= PROBLEM STATEMENT =
Copy every line of the listing below without changing anything.

= GIVEN DATA =
* * *
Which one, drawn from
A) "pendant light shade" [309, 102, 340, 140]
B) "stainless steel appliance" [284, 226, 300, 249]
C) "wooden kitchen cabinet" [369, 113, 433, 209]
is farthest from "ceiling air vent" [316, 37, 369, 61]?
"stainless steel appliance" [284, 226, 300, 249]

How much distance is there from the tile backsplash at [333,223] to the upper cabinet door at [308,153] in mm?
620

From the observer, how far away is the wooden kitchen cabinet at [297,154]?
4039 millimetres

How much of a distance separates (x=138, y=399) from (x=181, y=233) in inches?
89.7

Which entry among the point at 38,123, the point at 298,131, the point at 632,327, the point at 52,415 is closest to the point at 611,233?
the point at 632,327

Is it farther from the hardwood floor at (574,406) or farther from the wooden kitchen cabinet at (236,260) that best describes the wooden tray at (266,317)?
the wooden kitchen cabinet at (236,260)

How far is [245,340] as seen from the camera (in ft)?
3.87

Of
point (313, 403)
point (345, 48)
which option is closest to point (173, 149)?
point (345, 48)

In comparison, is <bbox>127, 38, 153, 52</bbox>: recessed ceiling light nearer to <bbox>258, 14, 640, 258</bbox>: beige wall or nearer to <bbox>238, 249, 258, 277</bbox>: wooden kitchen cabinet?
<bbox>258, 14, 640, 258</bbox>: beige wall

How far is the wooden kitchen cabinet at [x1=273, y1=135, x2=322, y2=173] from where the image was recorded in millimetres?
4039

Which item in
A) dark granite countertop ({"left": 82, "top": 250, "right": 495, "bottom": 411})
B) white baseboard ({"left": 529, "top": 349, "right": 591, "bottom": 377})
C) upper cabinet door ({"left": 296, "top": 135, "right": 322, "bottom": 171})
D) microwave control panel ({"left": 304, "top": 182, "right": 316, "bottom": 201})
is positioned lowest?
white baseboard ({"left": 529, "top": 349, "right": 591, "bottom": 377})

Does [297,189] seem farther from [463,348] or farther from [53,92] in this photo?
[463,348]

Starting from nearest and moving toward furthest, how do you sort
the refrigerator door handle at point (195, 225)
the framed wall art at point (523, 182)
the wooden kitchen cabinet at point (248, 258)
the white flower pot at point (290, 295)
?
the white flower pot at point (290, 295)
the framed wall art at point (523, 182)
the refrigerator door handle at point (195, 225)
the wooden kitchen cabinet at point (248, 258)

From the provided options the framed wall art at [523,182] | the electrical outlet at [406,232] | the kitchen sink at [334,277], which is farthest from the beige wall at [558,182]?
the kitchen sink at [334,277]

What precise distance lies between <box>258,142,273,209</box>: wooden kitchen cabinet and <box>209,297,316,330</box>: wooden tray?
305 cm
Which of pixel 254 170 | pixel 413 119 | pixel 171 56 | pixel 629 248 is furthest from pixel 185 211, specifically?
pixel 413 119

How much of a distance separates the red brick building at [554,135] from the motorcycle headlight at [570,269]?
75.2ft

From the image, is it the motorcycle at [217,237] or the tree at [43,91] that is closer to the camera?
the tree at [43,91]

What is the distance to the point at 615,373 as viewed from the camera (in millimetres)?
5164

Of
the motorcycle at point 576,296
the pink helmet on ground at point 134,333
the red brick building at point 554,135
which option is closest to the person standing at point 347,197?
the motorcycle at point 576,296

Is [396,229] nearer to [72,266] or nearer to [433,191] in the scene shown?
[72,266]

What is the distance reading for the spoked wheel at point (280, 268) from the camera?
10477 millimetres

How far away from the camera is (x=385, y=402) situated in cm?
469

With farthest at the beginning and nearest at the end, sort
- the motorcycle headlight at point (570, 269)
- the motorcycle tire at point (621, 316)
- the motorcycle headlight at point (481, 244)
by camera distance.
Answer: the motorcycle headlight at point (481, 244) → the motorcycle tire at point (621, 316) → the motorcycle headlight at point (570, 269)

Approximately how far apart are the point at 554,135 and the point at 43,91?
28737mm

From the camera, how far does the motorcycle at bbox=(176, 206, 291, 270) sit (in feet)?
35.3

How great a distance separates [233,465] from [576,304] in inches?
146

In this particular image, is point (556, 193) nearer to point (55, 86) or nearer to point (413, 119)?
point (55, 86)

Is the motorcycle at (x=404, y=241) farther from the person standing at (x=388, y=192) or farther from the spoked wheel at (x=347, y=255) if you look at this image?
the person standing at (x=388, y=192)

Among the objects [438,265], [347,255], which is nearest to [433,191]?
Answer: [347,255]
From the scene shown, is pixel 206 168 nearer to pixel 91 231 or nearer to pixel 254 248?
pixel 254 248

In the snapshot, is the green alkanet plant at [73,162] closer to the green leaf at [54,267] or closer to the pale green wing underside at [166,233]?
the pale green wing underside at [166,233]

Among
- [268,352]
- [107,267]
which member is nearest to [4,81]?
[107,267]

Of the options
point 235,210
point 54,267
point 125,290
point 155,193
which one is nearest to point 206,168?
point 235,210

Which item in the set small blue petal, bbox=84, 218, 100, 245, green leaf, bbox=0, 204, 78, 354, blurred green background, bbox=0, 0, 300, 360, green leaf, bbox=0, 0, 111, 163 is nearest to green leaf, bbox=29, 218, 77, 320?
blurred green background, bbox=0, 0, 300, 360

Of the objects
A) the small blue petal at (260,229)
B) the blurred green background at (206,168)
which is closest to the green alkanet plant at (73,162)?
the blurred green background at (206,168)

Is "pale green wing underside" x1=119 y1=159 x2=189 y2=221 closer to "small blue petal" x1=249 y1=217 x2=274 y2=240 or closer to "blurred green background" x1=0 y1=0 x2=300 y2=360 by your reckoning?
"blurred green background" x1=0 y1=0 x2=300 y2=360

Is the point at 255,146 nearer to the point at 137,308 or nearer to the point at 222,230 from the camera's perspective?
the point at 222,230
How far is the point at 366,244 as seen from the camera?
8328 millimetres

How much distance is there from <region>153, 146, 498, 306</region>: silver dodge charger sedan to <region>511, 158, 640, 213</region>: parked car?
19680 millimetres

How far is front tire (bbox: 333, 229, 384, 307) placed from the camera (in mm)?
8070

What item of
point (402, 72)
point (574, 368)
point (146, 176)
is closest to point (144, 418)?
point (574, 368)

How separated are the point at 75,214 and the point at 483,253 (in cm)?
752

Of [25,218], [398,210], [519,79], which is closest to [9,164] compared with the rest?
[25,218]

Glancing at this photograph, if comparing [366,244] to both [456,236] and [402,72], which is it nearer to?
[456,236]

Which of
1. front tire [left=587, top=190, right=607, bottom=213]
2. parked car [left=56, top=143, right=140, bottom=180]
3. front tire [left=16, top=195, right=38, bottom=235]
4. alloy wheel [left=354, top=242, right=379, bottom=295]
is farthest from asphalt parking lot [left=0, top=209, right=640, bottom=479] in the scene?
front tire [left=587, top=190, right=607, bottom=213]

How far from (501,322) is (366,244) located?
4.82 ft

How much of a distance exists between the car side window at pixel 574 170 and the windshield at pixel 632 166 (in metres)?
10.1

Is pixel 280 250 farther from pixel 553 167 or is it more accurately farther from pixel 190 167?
* * *
= PROBLEM SOLUTION =
Which one, drawn from
A) "pendant light shade" [309, 102, 340, 140]
B) "stainless steel appliance" [284, 226, 300, 249]
C) "wooden kitchen cabinet" [369, 113, 433, 209]
is farthest from "ceiling air vent" [316, 37, 369, 61]?
"stainless steel appliance" [284, 226, 300, 249]

How much distance is there from the tile backsplash at [333,223] to the upper cabinet door at [308,153] in mm?
620

From the observer, how far away is the wooden kitchen cabinet at [297,154]?
4039 millimetres

How much of a distance separates (x=138, y=399) from (x=181, y=233) in inches?
89.7

Which entry among the point at 38,123, the point at 298,131, the point at 632,327, the point at 52,415 is closest to the point at 611,233?
the point at 632,327

Is it farther from the hardwood floor at (574,406) or farther from the wooden kitchen cabinet at (236,260) that best describes the wooden tray at (266,317)?
the wooden kitchen cabinet at (236,260)

How far is [245,340] as seen from the camera (in ft)?
3.87

Of
point (313, 403)
point (345, 48)
which option is closest to point (173, 149)?
point (345, 48)

In comparison, is <bbox>127, 38, 153, 52</bbox>: recessed ceiling light nearer to <bbox>258, 14, 640, 258</bbox>: beige wall or nearer to <bbox>238, 249, 258, 277</bbox>: wooden kitchen cabinet?
<bbox>258, 14, 640, 258</bbox>: beige wall

How far is the wooden kitchen cabinet at [x1=273, y1=135, x2=322, y2=173] from where the image was recorded in millimetres?
4039

Which item in
A) dark granite countertop ({"left": 82, "top": 250, "right": 495, "bottom": 411})
B) white baseboard ({"left": 529, "top": 349, "right": 591, "bottom": 377})
C) upper cabinet door ({"left": 296, "top": 135, "right": 322, "bottom": 171})
D) microwave control panel ({"left": 304, "top": 182, "right": 316, "bottom": 201})
is positioned lowest?
white baseboard ({"left": 529, "top": 349, "right": 591, "bottom": 377})

Does [297,189] seem farther from [463,348] or farther from [53,92] in this photo?
[463,348]

Starting from nearest and moving toward furthest, how do you sort
the refrigerator door handle at point (195, 225)
the framed wall art at point (523, 182)
the wooden kitchen cabinet at point (248, 258)
the white flower pot at point (290, 295)
?
the white flower pot at point (290, 295)
the framed wall art at point (523, 182)
the refrigerator door handle at point (195, 225)
the wooden kitchen cabinet at point (248, 258)

From the provided options the framed wall art at [523,182] | the electrical outlet at [406,232] | the kitchen sink at [334,277], which is farthest from the beige wall at [558,182]?
the kitchen sink at [334,277]

What precise distance lies between <box>258,142,273,209</box>: wooden kitchen cabinet and <box>209,297,316,330</box>: wooden tray?
305 cm
Which of pixel 254 170 | pixel 413 119 | pixel 171 56 | pixel 629 248 is furthest from pixel 185 211, specifically?
pixel 413 119

How much of a distance separates the red brick building at [554,135] from the motorcycle headlight at [570,269]?
75.2ft

From the image, is it the motorcycle at [217,237] or the tree at [43,91] that is closer to the camera?
the tree at [43,91]

What is the distance to the point at 615,373 as viewed from the camera (in millimetres)?
5164

Of
the motorcycle at point 576,296
the pink helmet on ground at point 134,333
the red brick building at point 554,135
which option is closest to the person standing at point 347,197?
the motorcycle at point 576,296

Is [396,229] nearer to [72,266] or nearer to [433,191] in the scene shown?
[72,266]

What is the distance reading for the spoked wheel at point (280, 268) from the camera?
10477 millimetres

How far away from the camera is (x=385, y=402) situated in cm?
469

With farthest at the beginning and nearest at the end, sort
- the motorcycle headlight at point (570, 269)
- the motorcycle tire at point (621, 316)
- the motorcycle headlight at point (481, 244)
by camera distance.
Answer: the motorcycle headlight at point (481, 244) → the motorcycle tire at point (621, 316) → the motorcycle headlight at point (570, 269)

Approximately how far apart are the point at 554,135 and the point at 43,91?
28737mm

From the camera, how far does the motorcycle at bbox=(176, 206, 291, 270) sit (in feet)?
35.3

How great a distance separates [233,465] from [576,304] in inches?
146

In this particular image, is point (556, 193) nearer to point (55, 86) or nearer to point (413, 119)?
point (55, 86)

Is the motorcycle at (x=404, y=241) farther from the person standing at (x=388, y=192) or farther from the spoked wheel at (x=347, y=255) if you look at this image?
the person standing at (x=388, y=192)

Among the objects [438,265], [347,255], which is nearest to [433,191]?
Answer: [347,255]
From the scene shown, is pixel 206 168 nearer to pixel 91 231 or nearer to pixel 254 248?
pixel 254 248

In the snapshot, is the green alkanet plant at [73,162] closer to the green leaf at [54,267] or closer to the pale green wing underside at [166,233]?
the pale green wing underside at [166,233]

Among
- [268,352]
- [107,267]
which member is nearest to [4,81]?
[107,267]

Of the options
point 235,210
point 54,267
point 125,290
point 155,193
which one is nearest to point 206,168?
point 235,210

Which item in the set small blue petal, bbox=84, 218, 100, 245, green leaf, bbox=0, 204, 78, 354, blurred green background, bbox=0, 0, 300, 360, green leaf, bbox=0, 0, 111, 163 is nearest to green leaf, bbox=29, 218, 77, 320?
blurred green background, bbox=0, 0, 300, 360

Of the objects
A) the small blue petal at (260,229)
B) the blurred green background at (206,168)
which is closest to the green alkanet plant at (73,162)?
the blurred green background at (206,168)

Is "pale green wing underside" x1=119 y1=159 x2=189 y2=221 closer to "small blue petal" x1=249 y1=217 x2=274 y2=240 or closer to "blurred green background" x1=0 y1=0 x2=300 y2=360 by your reckoning?
"blurred green background" x1=0 y1=0 x2=300 y2=360

Is the point at 255,146 nearer to the point at 137,308 or nearer to the point at 222,230 from the camera's perspective?
the point at 222,230
How far is the point at 366,244 as seen from the camera?
8328 millimetres

How much distance is there from <region>153, 146, 498, 306</region>: silver dodge charger sedan to <region>511, 158, 640, 213</region>: parked car?
19680 millimetres

How far is front tire (bbox: 333, 229, 384, 307) placed from the camera (in mm)?
8070

What item of
point (402, 72)
point (574, 368)
point (146, 176)
is closest to point (144, 418)?
point (574, 368)

How separated are the point at 75,214 and the point at 483,253 (in cm)?
752

Of [25,218], [398,210], [519,79], which is closest to [9,164] compared with the rest?
[25,218]

Glancing at this photograph, if comparing [366,244] to both [456,236] and [402,72], which is it nearer to?
[456,236]

Which of
1. front tire [left=587, top=190, right=607, bottom=213]
2. parked car [left=56, top=143, right=140, bottom=180]
3. front tire [left=16, top=195, right=38, bottom=235]
4. alloy wheel [left=354, top=242, right=379, bottom=295]
is farthest from asphalt parking lot [left=0, top=209, right=640, bottom=479] in the scene?
front tire [left=587, top=190, right=607, bottom=213]

How far from (501,322) is (366,244) located?
4.82 ft

How much of a distance exists between the car side window at pixel 574 170 and the windshield at pixel 632 166 (in metres)?
10.1

Is pixel 280 250 farther from pixel 553 167 or is it more accurately farther from pixel 190 167?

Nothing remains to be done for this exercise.